Infrastructures d'intérêt général: il faut externaliser, pas nationaliser! (Version imprimée)
par Philippe Jaunet*
Le Québécois Libre, 15 octobre
2010, No 282.
Hyperlien: http://www.quebecoislibre.org/10/101015-9.html


Les libéraux demandent à l'État qu'il restitue au secteur privé les différentes activités qu'il a confisquées – une tâche qui, on s'en doute, est loin d'être achevée. Malheureusement, si la plupart des gens admettent les privatisations d'activités marchandes – ainsi, plus personne n'en appelle au retour d'une production étatique des cigarettes, ou à la nationalisation des compagnies aériennes –, nombreux sont ceux qui refusent de privatiser les activités d'intérêt général, comme la distribution de l'eau, et ce alors que les privatisations ont des conséquences positives reconnues.

Faut-il en déduire que la voie est sans issue, et que les idées libérales n'ont aucun avenir lorsque la population s'y oppose? La réponse est non. En effet, un terrain d'entente peut tout à fait être trouvé, dès lors que dire que l'État doit surveiller une activité d'intérêt général ne signifie pas nécessairement qu'il lui faille l'exercer par lui-même, selon un mode de gestion administratif. Il est toujours possible, pour l'État, de confier une activité d'intérêt général exercée par lui à un opérateur économique privé, et cela sous son contrôle (pour une introduction très concrète aux techniques d'externalisation dans le secteur public, cf. A. T. Moore, G. F. Segal et J. McCormally, « Infrastructure Outsourcing: Leveraging Concrete, Steel, and Asphalt with Public-Private Partnerships », Reason Public Policy Institute, Policy Study no272, 2000).

À l'évidence, cette méthode s'avère particulièrement adaptée aux personnes publiques souhaitant intervenir dans le domaine économique. On peut en effet comparer l'élu local avec le chef d'entreprise qui, après un examen rationnel de sa situation financière, ferait le choix de sous-traiter une partie de sa production, afin de se recentrer sur son cœur de métier. Or, la « raison d'être » des collectivités territoriales est d'assurer des missions de police, c'est-à-dire de contrôler le comportement des particuliers sur leur territoire. Il est donc souvent plus judicieux, pour une autorité publique, de déléguer la gestion de certaines missions à une entreprise privée, qu'il suffira de contrôler. Par ailleurs, l'expérience démontre que l'externalisation est une solution à la fois économique (en raison des économies d'échelle susceptibles d'être réalises) et innovante.

Malheureusement, différents lobbys s'opposent au développement de ces partenariats public/privé. Aux États-Unis par exemple, le problème se pose au niveau fédéral: ainsi, le Federal Activities Inventory Reform Act de 1998 oblige l'administration à répertorier ses activités susceptibles d'être externalisées, mais les praticiens savent tous que des débats interminables ont lieu quant à l'usage de la notion « inherently governmental functions » qui, techniquement, empêche d'externaliser certaines activités pourtant faciles à réaliser par le secteur privé.
_ _ _
→ CONSIGNES
A. Recopiez le texte sur l'externalisation depuis « Malheureusement, différents lobbys » jusqu'à « le secteur privé. » inclus, en remplaçant « lobbys » par « groupes de pression ».
B. Rédigez la suite du texte sur l'externalisation des infrastructures à partir de l'endroit où il s'arrête.

→ DONNÉES ENREGISTRÉES
_ _ _
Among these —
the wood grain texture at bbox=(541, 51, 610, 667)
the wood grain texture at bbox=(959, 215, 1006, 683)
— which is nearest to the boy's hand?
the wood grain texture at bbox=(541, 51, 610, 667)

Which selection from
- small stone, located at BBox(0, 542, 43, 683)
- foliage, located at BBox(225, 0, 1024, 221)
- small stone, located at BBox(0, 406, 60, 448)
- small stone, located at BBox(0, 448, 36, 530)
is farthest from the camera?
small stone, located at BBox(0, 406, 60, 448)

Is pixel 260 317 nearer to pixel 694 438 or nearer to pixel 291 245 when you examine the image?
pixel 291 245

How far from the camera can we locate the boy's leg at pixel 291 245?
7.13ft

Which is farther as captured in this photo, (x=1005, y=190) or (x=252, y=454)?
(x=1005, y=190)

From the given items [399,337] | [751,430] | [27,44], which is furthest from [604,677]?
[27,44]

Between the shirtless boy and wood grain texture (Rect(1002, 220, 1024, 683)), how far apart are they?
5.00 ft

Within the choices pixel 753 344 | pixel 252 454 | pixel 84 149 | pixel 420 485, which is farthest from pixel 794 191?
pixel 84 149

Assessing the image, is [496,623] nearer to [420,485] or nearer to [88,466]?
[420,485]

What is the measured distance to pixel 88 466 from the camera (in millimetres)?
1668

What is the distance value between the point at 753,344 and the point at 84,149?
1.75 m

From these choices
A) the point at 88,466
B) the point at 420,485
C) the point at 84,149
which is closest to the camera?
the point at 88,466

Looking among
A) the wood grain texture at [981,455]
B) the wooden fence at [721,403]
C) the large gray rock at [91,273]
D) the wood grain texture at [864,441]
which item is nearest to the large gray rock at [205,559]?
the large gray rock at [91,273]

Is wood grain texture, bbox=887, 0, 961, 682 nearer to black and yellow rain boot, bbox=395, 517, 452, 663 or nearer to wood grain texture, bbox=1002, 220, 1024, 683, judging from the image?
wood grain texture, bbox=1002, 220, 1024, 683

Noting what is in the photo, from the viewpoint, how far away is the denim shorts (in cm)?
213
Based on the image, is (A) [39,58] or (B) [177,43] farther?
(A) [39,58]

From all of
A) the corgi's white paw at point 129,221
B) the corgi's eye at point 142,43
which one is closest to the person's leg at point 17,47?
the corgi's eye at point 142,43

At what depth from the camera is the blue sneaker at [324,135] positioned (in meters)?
_ _ _
→ RÉPONSES DE L'EXERCICE
A.
Malheureusement, différents groupes de pression s'opposent au développement de ces partenariats public/privé. Aux États-Unis par exemple, le problème se pose au niveau fédéral: ainsi, le Federal Activities Inventory Reform Act de 1998 oblige l'administration à répertorier ses activités susceptibles d'être externalisées, mais les praticiens savent tous que des débats interminables ont lieu quant à l'usage de la notion « inherently governmental functions » qui, techniquement, empêche d'externaliser certaines activités pourtant faciles à réaliser par le secteur privé.

B.
On retrouve le même problème en France, bien que celui-ci ne se situe pas au niveau des activités susceptibles d'être externalisées, mais au niveau des méthodes à suivre.

Depuis le XIXe siècle, le droit français – renforcé aujourd'hui par les exigences de l'Union européenne – impose de sélectionner les opérateurs privés amenés à collaborer avec une personne publique en l'obligeant à précéder la passation du contrat par une phase de publicité et de mise en concurrence préalables. Cette obligation de mise en concurrence est importante en ce qu'elle permet aux décideurs publics de comparer plusieurs offres, tout en maintenant une pression concurrentielle suffisante sur les entreprises appelées à intervenir sur le secteur. En effet, les contrats publics sont souvent des contrats de longue durée (12 ans en moyenne). La compétition pour le marché doit alors suppléer les carences résultant du monopole ainsi constitué.

On peut donc dire que la mise en concurrence – indissociable du concept d'externalisation – s'avère être à la fois un instrument de saine gestion financière, un facteur d'efficience économique et un appel à l'innovation (puisque les soumissionnaires vont chercher à améliorer leurs offres pour remporter le marché). Mais il s'agit surtout d'un instrument de justice, les entreprises privées et les entreprises publiques étant pour une fois placées sur un pied d'égalité, chacune d'elles étant sélectionnée pour son offre, et non pour les préjugés ou les connivences politiques que peuvent avoir les élus locaux quant à leurs dirigeants.

Malheureusement, la loi no 2010-559 du 28 mai 2010 pour le développement des sociétés publiques locales revient sur cette situation en exonérant de mise en concurrence certaines entreprises publiques, appelées « sociétés publiques locales », lorsqu'elles sont instituées pour exploiter, dit la loi, toutes les activités d'intérêt général susceptibles d'être gérées par une personne publique!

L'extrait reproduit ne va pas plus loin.